▸ Work required: Each line in the entries that has the word "United" has to be copied.

▸ Stored items:
--- START ---
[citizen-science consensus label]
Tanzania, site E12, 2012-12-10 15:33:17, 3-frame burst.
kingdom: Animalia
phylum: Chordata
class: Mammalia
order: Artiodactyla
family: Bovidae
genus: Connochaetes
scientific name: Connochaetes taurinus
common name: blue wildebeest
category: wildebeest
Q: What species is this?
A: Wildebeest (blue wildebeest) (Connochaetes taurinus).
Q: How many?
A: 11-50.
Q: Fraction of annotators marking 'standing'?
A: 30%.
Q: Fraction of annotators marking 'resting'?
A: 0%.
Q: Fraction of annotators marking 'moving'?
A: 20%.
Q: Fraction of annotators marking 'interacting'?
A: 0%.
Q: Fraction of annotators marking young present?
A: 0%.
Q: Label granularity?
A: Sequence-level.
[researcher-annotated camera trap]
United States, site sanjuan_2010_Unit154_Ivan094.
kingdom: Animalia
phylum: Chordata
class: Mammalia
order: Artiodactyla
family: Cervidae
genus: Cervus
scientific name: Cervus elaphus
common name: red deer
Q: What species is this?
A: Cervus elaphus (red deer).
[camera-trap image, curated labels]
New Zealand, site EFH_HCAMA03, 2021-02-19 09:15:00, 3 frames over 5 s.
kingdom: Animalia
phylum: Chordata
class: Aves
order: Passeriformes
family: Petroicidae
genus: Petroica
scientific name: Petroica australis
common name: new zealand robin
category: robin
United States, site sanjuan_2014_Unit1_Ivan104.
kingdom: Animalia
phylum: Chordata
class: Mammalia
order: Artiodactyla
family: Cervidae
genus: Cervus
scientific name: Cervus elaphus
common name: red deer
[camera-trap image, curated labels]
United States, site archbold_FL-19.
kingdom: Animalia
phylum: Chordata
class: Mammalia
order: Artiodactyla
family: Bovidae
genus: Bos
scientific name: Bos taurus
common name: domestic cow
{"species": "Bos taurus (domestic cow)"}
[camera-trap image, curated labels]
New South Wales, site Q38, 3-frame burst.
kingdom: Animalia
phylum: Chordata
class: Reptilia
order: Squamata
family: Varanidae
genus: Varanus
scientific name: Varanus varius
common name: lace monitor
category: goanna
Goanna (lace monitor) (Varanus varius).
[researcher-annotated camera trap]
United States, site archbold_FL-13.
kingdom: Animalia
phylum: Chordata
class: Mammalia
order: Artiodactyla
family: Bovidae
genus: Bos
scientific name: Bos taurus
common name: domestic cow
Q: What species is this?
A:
--- END ---
▸ Written answer:
United States, site sanjuan_2010_Unit154_Ivan094.
United States, site sanjuan_2014_Unit1_Ivan104.
United States, site archbold_FL-19.
United States, site archbold_FL-13.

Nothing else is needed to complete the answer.